Trecho do texto:
########
Se o mundo por vezes é uma página em branco, eu passarinho. Eu, gota de tinta multicolor, pincel e artista, que me imprimo constantemente no vazio, tentando ser fiel às minhas proporções, cores, profundidades e estéticas. Criando sobre o nada.

Minhocão e o pé de feijão.

segunda-feira, 26 de janeiro de 2015

Ma(g)ico de rua


Há um ano decidi levar a sério meus estudos e trabalhos com mágica, coisa que eu já estava há muito mais tempo interessado, mas que nunca tinha decolado. A brincadeira começou a se mostrar muito mais séria do que parecia e me levou a descobrir caminhos, pessoas e possibilidades ímpares!

Uma das coisas que eu fiz para “perder o medo” do público foi pegar meus aros e sair pra rua. Fui caminhar em São Paulo para levantar algumas possibilidades. Não tinha nem um show fechado, nem coragem para parar alguém na rua e perguntar se queria ver um efeito. Era um mal começo. Então uma idéia me veio à l’esprit: eu poderia experimentar algumas apresentações em semáforos, por que não?

Nesses devaneios, ao cruzar uma esquina movimentada, vi um malabarista trabalhando. Decidi descer e conversar com o cara, uma das melhores decisões que eu já tomei sobre o assunto. Era um argentino que ficaria um mês por ali e que precisava juntar grana diariamente para pagar o hostel no qual estava hospedado e fazer um pé de meia antes de voltar pra casa. Muito simpático, o cara começou a me dar dicas de pontos, maneiras de apresentação, passagem de chapéu. Mostrei meus aros, o cara surtou. Disse que eu tinha que aproveitar esse número que era ótimo e que ele nunca tinha visto em semáforos. Dali em diante, sempre que tinha um tempinho voltava à esquina da Avenida Brasil com a Nove de Julho, dava um oi pro argentino e ficava no sentido oposto da avenida durante uma hora, duas horas, meia hora, mostrando um pouco dessa minha nova descoberta em arte ali, na rua, fazendo uma graninha de chapéu e estudando a reação das pessoas. Tem desde os que adoram a apresentação, buzinam e aplaudem, até os que odeiam e te atropelariam se permitido fosse. Além, é claro, daqueles que fingem que não estão vendo, olham para outro lado, fixam o olhar no sinal vermelho, etecetera, etecetera...
########
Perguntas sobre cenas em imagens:
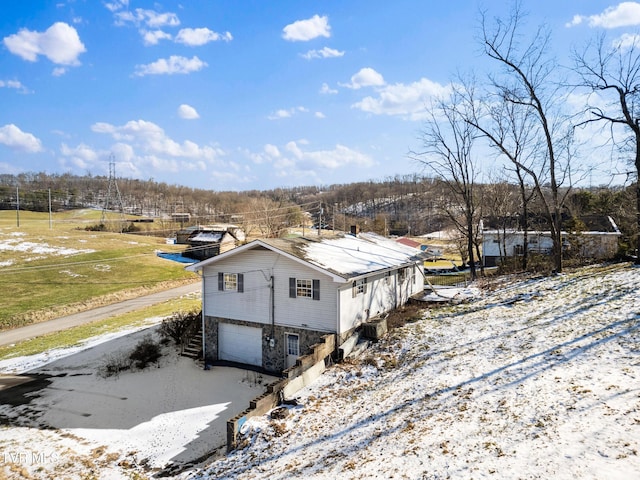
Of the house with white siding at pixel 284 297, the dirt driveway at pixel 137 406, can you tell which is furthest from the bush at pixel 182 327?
the house with white siding at pixel 284 297

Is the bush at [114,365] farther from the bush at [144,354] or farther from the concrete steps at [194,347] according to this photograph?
the concrete steps at [194,347]

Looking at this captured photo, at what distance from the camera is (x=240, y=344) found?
18453 mm

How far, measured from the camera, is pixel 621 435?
6.93 m

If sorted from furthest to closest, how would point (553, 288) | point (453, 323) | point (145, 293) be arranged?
1. point (145, 293)
2. point (553, 288)
3. point (453, 323)

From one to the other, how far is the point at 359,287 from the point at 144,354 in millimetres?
11453

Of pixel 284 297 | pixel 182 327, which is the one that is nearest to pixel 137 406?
pixel 182 327

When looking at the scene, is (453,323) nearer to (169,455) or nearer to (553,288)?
(553,288)

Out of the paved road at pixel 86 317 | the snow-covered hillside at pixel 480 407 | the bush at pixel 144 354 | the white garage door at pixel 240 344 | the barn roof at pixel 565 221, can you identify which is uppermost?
the barn roof at pixel 565 221

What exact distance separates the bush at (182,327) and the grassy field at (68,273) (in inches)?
580

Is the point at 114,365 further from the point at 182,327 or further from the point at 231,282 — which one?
the point at 231,282

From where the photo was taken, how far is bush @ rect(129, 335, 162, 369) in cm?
1884

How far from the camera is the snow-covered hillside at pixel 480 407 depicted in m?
6.98

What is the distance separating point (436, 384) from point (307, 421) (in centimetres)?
379

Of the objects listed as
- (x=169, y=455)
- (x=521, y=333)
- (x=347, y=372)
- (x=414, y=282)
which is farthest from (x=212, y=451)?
(x=414, y=282)
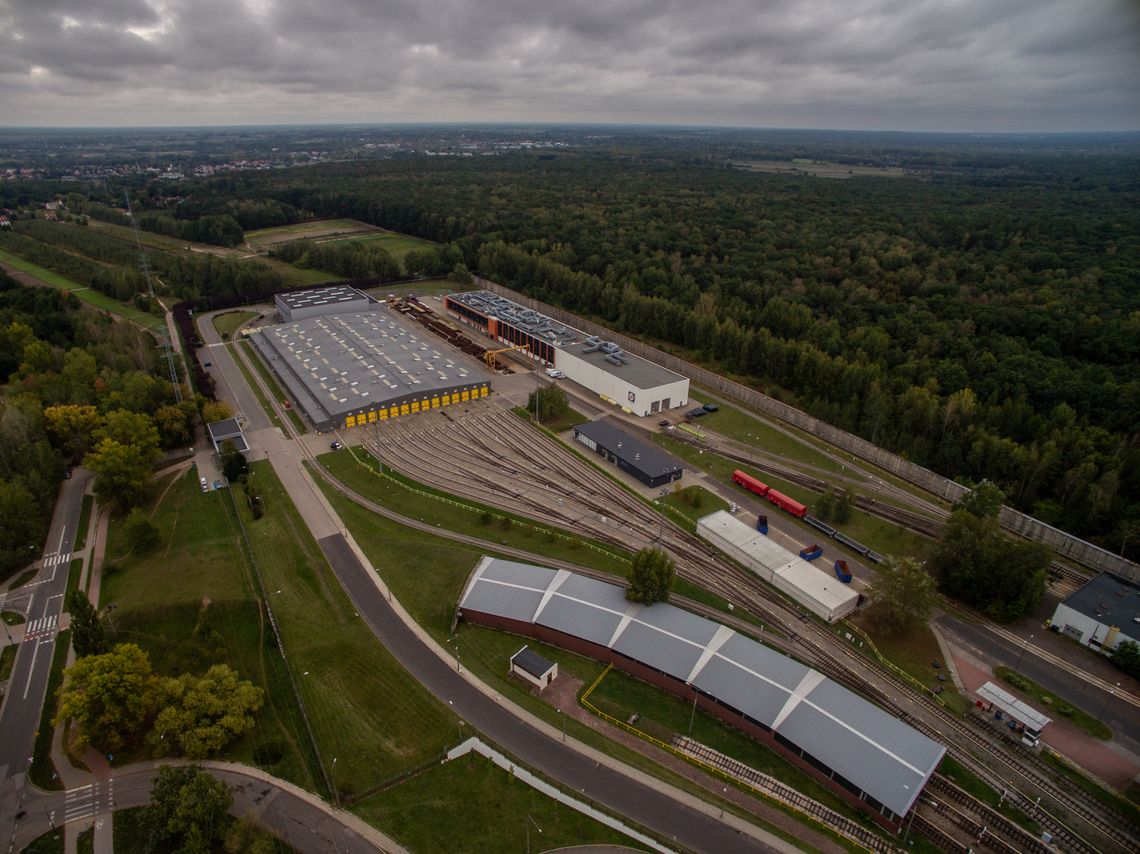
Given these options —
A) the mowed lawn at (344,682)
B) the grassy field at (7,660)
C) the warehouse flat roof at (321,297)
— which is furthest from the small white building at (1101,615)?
the warehouse flat roof at (321,297)

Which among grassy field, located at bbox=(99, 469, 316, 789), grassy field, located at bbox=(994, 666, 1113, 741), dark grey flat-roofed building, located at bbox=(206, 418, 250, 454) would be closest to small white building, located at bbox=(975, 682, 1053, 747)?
grassy field, located at bbox=(994, 666, 1113, 741)

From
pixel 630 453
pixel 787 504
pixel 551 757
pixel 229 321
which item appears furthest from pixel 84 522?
pixel 787 504

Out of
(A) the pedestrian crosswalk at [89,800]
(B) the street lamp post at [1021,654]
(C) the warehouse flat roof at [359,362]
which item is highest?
(C) the warehouse flat roof at [359,362]

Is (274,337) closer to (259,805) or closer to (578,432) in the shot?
(578,432)

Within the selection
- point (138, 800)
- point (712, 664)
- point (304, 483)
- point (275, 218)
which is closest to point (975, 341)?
point (712, 664)

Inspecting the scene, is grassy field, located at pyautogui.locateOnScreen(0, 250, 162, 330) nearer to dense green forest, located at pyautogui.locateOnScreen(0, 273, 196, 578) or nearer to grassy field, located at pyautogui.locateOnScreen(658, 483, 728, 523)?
dense green forest, located at pyautogui.locateOnScreen(0, 273, 196, 578)

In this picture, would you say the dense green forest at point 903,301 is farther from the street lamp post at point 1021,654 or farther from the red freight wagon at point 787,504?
the red freight wagon at point 787,504
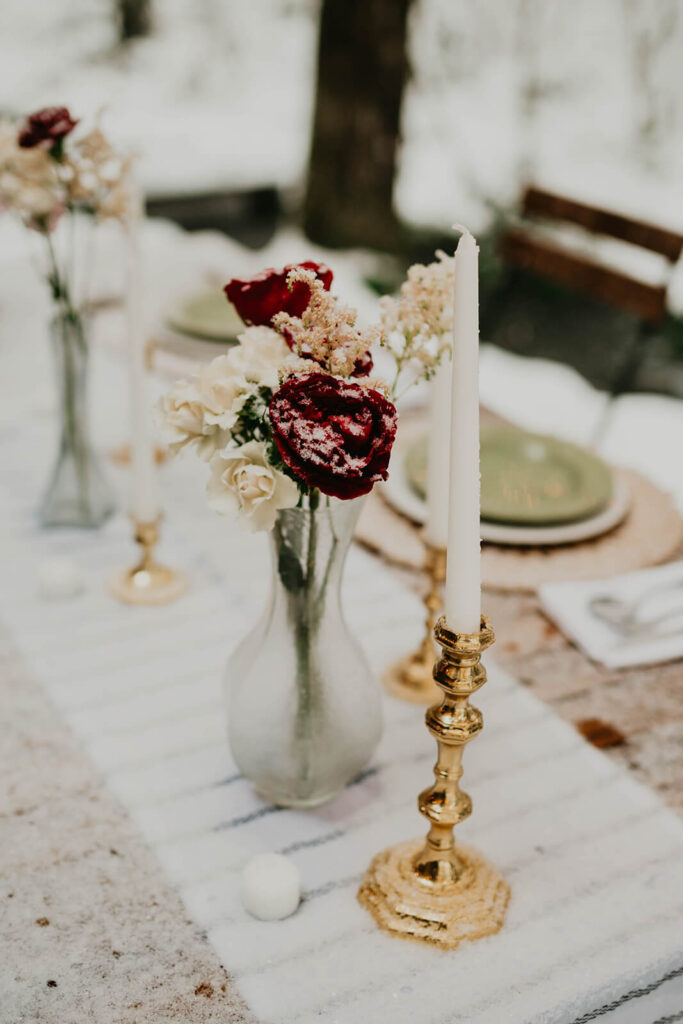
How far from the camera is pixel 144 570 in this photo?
113cm

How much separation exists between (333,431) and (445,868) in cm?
36

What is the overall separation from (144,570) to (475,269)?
68 centimetres

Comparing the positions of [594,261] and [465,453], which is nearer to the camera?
[465,453]

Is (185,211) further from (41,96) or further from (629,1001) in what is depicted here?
(629,1001)

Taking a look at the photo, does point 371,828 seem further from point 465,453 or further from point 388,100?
point 388,100

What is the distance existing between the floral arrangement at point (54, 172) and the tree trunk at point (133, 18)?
15.4ft

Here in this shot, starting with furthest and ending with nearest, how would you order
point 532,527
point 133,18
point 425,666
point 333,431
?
point 133,18 < point 532,527 < point 425,666 < point 333,431

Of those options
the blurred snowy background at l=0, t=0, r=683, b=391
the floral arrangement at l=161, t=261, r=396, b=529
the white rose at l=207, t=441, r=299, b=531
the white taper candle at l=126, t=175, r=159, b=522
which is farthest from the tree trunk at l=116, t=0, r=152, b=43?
the white rose at l=207, t=441, r=299, b=531

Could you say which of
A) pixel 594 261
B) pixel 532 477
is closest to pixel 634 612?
pixel 532 477

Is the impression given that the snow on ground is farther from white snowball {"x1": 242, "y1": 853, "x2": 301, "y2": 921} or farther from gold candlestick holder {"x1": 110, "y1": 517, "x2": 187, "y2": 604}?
white snowball {"x1": 242, "y1": 853, "x2": 301, "y2": 921}

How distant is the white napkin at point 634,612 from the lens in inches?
40.3

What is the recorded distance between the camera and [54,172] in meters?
1.08

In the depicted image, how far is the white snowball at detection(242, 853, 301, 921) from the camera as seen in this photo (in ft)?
2.33

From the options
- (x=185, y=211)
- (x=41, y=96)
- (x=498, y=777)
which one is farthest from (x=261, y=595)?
(x=41, y=96)
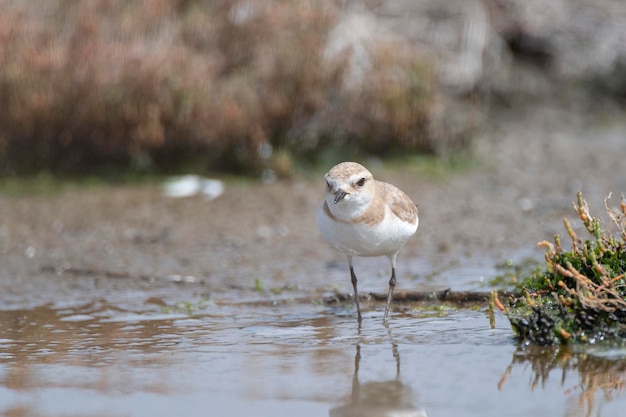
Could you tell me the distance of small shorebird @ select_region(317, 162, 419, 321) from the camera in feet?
19.6

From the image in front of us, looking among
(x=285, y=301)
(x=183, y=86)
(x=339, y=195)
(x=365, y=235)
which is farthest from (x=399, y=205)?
(x=183, y=86)

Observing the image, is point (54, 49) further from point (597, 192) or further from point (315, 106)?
point (597, 192)

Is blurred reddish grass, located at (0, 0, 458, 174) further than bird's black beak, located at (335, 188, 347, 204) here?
Yes

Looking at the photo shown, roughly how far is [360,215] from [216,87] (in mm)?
4682

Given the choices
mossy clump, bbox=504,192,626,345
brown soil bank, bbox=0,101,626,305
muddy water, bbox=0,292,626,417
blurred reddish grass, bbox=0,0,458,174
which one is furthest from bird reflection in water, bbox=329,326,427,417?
blurred reddish grass, bbox=0,0,458,174

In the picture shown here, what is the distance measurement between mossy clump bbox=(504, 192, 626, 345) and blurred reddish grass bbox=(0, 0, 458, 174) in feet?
16.6

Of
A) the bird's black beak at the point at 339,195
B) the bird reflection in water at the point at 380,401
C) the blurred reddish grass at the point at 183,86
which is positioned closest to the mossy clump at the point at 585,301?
the bird reflection in water at the point at 380,401

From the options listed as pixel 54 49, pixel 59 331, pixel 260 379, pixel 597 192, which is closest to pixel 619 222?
pixel 260 379

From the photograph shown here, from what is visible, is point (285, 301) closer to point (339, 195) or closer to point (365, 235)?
point (365, 235)

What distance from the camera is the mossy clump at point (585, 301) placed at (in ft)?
17.6

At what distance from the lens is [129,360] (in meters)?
5.57

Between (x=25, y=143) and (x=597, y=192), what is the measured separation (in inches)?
226

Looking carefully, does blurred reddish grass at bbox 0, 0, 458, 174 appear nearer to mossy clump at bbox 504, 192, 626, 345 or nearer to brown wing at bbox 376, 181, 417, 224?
brown wing at bbox 376, 181, 417, 224

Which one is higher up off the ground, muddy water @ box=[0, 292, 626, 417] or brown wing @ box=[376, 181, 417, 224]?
brown wing @ box=[376, 181, 417, 224]
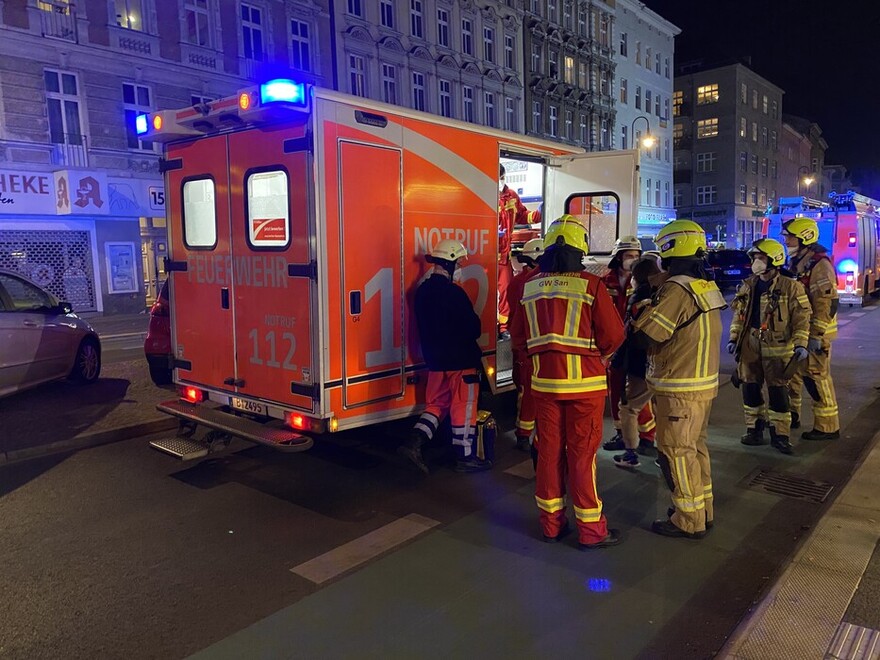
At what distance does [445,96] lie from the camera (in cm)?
2994

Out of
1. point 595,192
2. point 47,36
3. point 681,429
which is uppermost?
point 47,36

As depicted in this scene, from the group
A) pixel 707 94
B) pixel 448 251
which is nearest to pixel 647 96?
pixel 707 94

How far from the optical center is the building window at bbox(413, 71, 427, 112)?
28.4 meters

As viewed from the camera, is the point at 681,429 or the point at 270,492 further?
the point at 270,492

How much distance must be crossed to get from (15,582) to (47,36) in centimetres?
1838

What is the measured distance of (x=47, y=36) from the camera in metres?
17.9

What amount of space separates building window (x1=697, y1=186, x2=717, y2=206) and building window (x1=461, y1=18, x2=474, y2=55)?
31243 mm

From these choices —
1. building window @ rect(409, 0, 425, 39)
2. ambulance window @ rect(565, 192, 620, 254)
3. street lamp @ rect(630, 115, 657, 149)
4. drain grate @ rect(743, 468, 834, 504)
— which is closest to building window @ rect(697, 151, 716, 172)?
street lamp @ rect(630, 115, 657, 149)

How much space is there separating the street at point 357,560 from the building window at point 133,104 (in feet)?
52.7

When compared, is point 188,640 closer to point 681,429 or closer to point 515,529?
point 515,529

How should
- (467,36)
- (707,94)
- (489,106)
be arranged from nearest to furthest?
1. (467,36)
2. (489,106)
3. (707,94)

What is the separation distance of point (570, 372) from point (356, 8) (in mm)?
25252

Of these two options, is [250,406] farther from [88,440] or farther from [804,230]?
[804,230]

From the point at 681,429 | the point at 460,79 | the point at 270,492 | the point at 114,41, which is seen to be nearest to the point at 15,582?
the point at 270,492
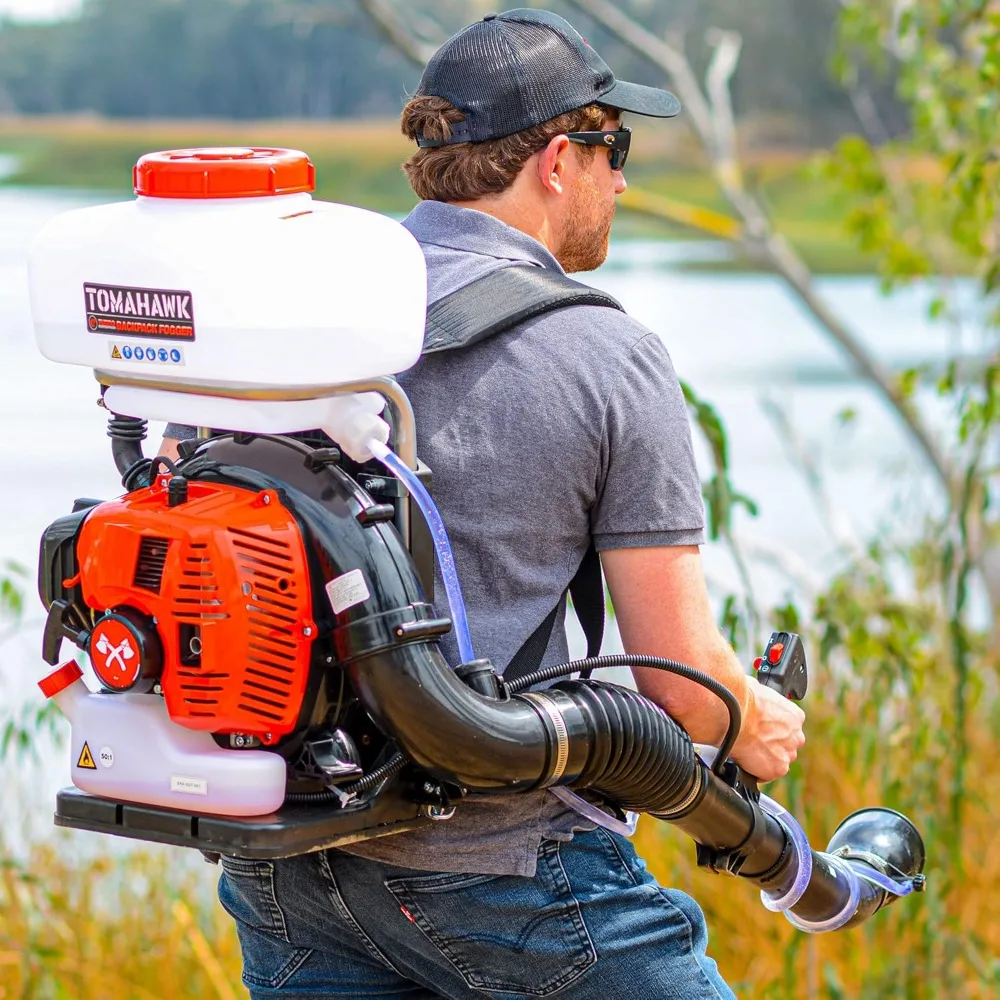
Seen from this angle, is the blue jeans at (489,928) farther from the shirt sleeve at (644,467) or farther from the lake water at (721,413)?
the lake water at (721,413)

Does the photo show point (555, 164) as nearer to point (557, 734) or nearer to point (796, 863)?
point (557, 734)

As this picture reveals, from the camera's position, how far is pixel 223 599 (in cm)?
161

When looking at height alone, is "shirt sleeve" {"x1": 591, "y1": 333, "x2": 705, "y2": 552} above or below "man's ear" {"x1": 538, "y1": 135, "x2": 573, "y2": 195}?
below

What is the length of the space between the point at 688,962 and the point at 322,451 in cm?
79

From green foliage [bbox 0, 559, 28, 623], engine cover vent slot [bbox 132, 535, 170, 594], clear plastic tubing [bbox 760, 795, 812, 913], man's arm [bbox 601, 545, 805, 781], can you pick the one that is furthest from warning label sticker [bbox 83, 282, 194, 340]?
green foliage [bbox 0, 559, 28, 623]

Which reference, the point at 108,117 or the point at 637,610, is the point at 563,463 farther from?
the point at 108,117

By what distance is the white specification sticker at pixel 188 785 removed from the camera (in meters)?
1.67

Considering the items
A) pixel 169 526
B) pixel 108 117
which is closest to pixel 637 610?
pixel 169 526

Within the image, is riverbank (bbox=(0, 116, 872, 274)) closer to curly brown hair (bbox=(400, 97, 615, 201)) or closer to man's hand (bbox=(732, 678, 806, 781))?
curly brown hair (bbox=(400, 97, 615, 201))

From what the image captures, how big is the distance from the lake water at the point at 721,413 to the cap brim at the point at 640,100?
220 cm

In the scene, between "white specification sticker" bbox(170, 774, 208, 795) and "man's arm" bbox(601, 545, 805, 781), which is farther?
"man's arm" bbox(601, 545, 805, 781)

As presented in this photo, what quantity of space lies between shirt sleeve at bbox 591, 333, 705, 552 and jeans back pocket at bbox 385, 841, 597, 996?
40cm

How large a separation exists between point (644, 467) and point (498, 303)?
259 millimetres

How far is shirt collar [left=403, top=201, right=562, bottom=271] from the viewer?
6.52 feet
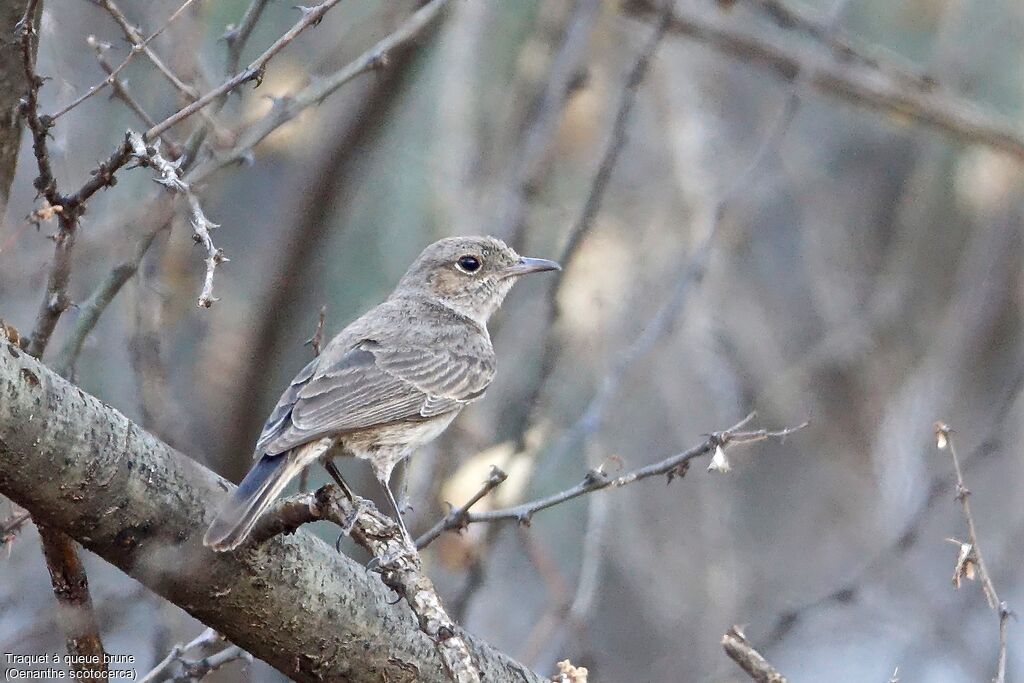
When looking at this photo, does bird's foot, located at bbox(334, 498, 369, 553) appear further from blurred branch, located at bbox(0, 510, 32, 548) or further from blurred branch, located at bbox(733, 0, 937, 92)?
blurred branch, located at bbox(733, 0, 937, 92)

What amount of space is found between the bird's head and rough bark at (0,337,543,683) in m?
2.96

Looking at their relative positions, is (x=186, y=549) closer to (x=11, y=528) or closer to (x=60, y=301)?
(x=11, y=528)

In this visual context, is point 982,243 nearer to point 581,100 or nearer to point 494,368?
point 581,100

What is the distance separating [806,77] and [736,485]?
14.4 feet

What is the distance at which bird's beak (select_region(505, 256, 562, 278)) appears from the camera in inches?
236

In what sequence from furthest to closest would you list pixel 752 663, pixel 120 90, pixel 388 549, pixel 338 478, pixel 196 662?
pixel 338 478 → pixel 120 90 → pixel 196 662 → pixel 752 663 → pixel 388 549

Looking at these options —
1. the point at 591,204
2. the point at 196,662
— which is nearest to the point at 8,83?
the point at 196,662

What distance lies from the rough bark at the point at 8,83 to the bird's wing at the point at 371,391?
1148 mm

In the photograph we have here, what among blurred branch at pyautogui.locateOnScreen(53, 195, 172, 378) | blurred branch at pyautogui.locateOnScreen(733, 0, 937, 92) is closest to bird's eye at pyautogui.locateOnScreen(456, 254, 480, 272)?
blurred branch at pyautogui.locateOnScreen(733, 0, 937, 92)

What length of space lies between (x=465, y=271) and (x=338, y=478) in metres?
2.36

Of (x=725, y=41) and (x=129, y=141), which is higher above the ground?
(x=725, y=41)

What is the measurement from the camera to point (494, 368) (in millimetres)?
5715

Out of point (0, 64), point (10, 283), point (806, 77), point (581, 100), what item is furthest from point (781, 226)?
point (0, 64)

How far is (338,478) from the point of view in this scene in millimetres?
4039
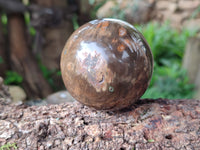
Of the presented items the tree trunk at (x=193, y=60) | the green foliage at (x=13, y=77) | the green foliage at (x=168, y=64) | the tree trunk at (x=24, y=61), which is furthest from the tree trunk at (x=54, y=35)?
the tree trunk at (x=193, y=60)

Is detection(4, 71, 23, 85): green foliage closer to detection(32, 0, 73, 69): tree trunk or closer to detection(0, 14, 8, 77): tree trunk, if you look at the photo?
detection(0, 14, 8, 77): tree trunk

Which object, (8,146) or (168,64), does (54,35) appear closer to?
(168,64)

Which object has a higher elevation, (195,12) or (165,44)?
(195,12)

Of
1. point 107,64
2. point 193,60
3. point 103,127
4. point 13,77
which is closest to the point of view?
point 107,64

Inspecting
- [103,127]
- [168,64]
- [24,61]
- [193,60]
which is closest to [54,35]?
[24,61]

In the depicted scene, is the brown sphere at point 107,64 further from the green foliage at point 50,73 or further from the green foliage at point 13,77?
the green foliage at point 50,73

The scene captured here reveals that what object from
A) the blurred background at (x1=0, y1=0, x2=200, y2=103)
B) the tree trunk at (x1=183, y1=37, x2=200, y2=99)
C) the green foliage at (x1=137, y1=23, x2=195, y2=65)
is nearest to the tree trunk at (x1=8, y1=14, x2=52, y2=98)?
the blurred background at (x1=0, y1=0, x2=200, y2=103)
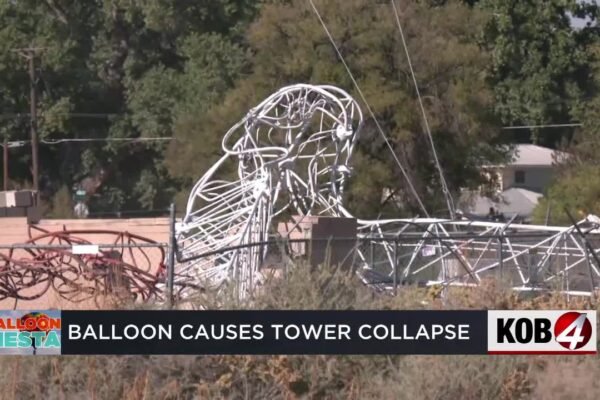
########
Tarefa proposta A: Reproduza o trecho do texto sobre mágica de rua que vai de "Há um ano decidi" até "por que não?".
Tarefa proposta B: Dê continuidade ao texto sobre mágica de rua a partir da última frase apresentada.
Estas entradas vêm de outra fonte.

Resposta escrita A:
Há um ano decidi levar a sério meus estudos e trabalhos com mágica, coisa que eu já estava há muito mais tempo interessado, mas que nunca tinha decolado. A brincadeira começou a se mostrar muito mais séria do que parecia e me levou a descobrir caminhos, pessoas e possibilidades ímpares!

Uma das coisas que eu fiz para “perder o medo” do público foi pegar meus aros e sair pra rua. Fui caminhar em São Paulo para levantar algumas possibilidades. Não tinha nem um show fechado, nem coragem para parar alguém na rua e perguntar se queria ver um efeito. Era um mal começo. Então uma idéia me veio à l’esprit: eu poderia experimentar algumas apresentações em semáforos, por que não?

Resposta escrita B:
Sentávamos embaixo de uma marquise, eu e o argentino, e conversávamos sobre o público, tecíamos teorias sobre como as pessoas reagiam, sobre o tamanho dos carros do público paulista (são enormes, e você só começa a se dar conta disso quando transita entre algumas capitais com o olhar voltado para isso), sobre como as pessoas estão cada vez mais fechadas no seu próprio mundo, buscando uma individualização exacerbada, com vidros negros que impedem de ver se existe alguém realmente dirigindo aquele carro. O cara tinha várias teorias de passagem de chapéu, de quantidade de entrada de grana. Dizia que na primeira semana do mês é ruim, só melhora a partir do dia 7. Eu dizia que achava que quando os caras não olhavam diretamente para o número é porque não tinham nenhuma moeda ali dando sopa e não queriam ser público se não tinham com o que pagar. Enquanto isso, as histórias pipocavam tanto que eu tive vontade de abrir um blog apenas para refletir sobre o assunto: sobre a reação das pessoas, sobre os pequenos fatos que aconteciam conosco ali. Depois levei em consideração o fato de que eu deixo o Maico Sem Ene tão abandonado durante tantos períodos do ano que eu não teria coragem de alimentar outro blog que não fosse ele.

Teve uma Kombi cheia de trabalhadores uniformizados que ficou horas me aplaudindo e chacoalhando de um lado para outro. Teve alguém que jogou um punhado de moedas no canteiro central porque eu não tinha passado por ali e a pessoa queria muito retribuir o pocket show. Teve o dia em que eu ganhei uma clave amarela de uma moça que passou numa scooter. Aconteceram animações de festas de aniversário porque pegaram o meu contato por ali. Um dia, um motociclista voltou e me convidou para apresentar mágicas para as crianças da sua comunidade, onde ele conduzia um projeto de animação infantil. Teve um cara num carro da Band que queria me levar num programa de TV! (hihihi...). Fora as crianças que ficam por ali vendendo bala. Tão pequenas, aparentemente frágeis, e já tão endurecidas pelo sol e pelos tantos “nãos” do semáforo. Demorei para conseguir um pouco da confiança e atenção delas, mas conseguimos conversar algumas vezes, fiz alguns efeitos especialmente para eles (tem um menininho que é especialmente arredio, super desconfiado, que só começou a confiar em mim depois que eu fiz uma tampinha de garrafa desaparecer. Hoje, sempre que me vê, ele vem com uma folhinha catada no chão: “tio, faz sumir?”). Muita história boa de ser contada. Hoje, passado um ano do início disso tudo, eu “regretto“ de não ter escrito essas histórias todas no calor do momento.

Fazendo a festa junto com a criançada da comunidade.
Convite de um motociclista que estava passando e curtiu o pocket show.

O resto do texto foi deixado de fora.